> ESTRATTO DEL TESTO
----------

Gwyneth Paltrow ha scelto di trasformare in un’azione pubblica la selezione degli oggetti che hanno accompagnato la sua vita sotto i riflettori. Dietro l’operazione non c’è solo il gesto pratico di fare ordine, ma una precisa visione estetica: restituire agli oggetti una seconda vita e permettere a chi partecipa dell’asta di entrare in possesso di frammenti della sua storia personale.
La vendita si articola su più appuntamenti curati da Julien’s Auctions: un grande lotto composto da 501 pezzi con appuntamento a Los Angeles il 24 e 25 marzo, e una selezione concentrata sull’armadio — circa 250 capi e accessori — che sarà proposta online e culminerà a fine maggio al Peninsula di Beverly Hills. Le offerte sono già aperte e il catalogo rivela sia oggetti di uso quotidiano sia pezzi dal forte valore simbolico.

----------

> DATI DI PARTENZA

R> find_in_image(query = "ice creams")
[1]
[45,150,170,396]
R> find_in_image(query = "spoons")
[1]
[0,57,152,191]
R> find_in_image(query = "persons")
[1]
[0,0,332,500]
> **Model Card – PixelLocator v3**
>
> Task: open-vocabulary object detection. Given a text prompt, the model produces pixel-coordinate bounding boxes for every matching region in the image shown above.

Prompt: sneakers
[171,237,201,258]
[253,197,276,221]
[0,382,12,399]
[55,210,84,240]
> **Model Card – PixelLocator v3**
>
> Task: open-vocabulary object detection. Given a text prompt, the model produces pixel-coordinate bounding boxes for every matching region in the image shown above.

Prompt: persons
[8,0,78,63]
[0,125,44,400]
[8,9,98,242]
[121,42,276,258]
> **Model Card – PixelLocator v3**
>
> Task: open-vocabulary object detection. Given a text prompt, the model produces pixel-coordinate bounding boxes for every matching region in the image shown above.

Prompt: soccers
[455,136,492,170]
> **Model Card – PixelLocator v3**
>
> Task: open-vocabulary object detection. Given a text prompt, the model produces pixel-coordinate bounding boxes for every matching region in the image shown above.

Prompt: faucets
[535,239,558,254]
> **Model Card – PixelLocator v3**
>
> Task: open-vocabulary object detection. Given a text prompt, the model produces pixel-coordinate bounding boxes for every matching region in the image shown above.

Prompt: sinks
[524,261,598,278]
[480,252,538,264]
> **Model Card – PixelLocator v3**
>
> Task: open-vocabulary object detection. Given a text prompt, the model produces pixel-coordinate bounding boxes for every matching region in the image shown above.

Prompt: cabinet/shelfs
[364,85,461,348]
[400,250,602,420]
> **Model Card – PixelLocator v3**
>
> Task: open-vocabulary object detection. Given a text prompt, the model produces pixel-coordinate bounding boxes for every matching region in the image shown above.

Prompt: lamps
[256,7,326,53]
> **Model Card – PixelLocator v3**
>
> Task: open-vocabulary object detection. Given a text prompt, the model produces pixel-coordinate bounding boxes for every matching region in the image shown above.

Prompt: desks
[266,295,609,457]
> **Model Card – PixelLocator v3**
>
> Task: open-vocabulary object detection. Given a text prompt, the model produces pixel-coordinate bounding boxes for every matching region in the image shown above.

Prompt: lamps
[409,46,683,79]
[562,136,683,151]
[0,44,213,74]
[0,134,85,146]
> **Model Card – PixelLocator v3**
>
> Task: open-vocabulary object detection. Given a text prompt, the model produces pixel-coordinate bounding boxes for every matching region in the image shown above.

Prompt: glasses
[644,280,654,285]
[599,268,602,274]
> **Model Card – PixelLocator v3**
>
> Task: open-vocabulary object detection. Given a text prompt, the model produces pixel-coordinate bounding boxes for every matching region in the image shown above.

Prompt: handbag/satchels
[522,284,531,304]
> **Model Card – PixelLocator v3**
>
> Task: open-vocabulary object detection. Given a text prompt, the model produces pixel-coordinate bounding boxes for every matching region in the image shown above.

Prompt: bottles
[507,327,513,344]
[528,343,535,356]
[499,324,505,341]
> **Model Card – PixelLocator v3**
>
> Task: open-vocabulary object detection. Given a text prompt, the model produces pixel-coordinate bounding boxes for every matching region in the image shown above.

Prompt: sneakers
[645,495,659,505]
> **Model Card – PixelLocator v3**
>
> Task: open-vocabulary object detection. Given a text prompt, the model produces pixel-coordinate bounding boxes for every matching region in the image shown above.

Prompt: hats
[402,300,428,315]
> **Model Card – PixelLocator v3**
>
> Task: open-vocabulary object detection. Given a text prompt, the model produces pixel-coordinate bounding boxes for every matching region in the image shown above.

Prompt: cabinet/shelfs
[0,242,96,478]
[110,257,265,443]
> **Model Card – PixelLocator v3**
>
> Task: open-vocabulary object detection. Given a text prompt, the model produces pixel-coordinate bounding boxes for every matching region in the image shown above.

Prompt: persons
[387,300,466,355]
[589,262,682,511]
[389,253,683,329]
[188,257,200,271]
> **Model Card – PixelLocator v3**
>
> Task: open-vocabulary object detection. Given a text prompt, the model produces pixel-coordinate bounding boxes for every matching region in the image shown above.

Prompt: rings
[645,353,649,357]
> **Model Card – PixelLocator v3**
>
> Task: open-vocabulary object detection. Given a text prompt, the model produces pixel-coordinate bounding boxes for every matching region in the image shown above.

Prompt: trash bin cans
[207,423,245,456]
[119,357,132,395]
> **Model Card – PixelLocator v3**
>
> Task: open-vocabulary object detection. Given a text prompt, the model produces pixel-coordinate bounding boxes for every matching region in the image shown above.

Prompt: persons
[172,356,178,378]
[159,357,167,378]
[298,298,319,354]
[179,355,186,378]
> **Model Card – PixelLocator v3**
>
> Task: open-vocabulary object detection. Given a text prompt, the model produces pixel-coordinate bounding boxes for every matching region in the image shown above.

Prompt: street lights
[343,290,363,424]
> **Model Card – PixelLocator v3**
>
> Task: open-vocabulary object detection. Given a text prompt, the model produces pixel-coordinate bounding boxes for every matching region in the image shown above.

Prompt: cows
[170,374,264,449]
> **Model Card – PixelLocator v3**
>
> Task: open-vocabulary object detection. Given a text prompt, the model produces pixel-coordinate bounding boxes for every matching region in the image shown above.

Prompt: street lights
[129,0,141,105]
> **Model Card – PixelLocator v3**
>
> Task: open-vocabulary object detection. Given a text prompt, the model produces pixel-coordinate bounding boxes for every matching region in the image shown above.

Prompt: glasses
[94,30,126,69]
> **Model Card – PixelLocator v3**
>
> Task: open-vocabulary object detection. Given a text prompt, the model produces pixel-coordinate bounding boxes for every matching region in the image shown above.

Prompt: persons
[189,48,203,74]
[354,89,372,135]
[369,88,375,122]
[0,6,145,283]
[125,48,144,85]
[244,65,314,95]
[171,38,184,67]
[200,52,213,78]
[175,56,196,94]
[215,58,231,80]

----------

> DOMANDE
1) Riporta tutti i numeri scritti in cifre che compaiono nel testo sull'asta di Gwyneth Paltrow.
2) Prosegui il testo sull'asta di Gwyneth Paltrow dopo la sua ultima frase.
L'elenco non ha alcun legame con il testo sull'asta di Gwyneth Paltrow.

> RISPOSTE ALL'ESERCIZIO
1) 501, 24, 25, 250

2)
Che cosa contiene la collezione
Il materiale offerto spazia dagli arredi e oggetti di design agli abiti firmati, passando per fotografie editoriali e scatti privati. Tra i lotti più evocativi emergono i premi ricevuti in carriera, opere d’arte contemporanea e uno schizzo dell’abito rosa di Ralph Lauren indossato agli Oscar del 1999, elemento che richiama un momento iconico della sua immagine pubblica. Accanto a questi pezzi prestigiosi appaiono capi quotidiani — maglioni oversize, borse color cammello — che descrivono il gusto personale abituale della star.
Fotografie, ricordi e sorprese
La sezione fotografica assume un ruolo centrale: ci sono editoriali patinati, campagne pubblicitarie e ritratti d’autore, ma anche istantanee familiari e immagini intime che rivelano relazioni e momenti privati, tra cui uno scatto legato a Chris Martin. Non manca qualche sorpresa meno attesa, come il disco di platino relativo all’album Duets, che aggiunge una nota inaspettata alla biografia pubblica di Paltrow.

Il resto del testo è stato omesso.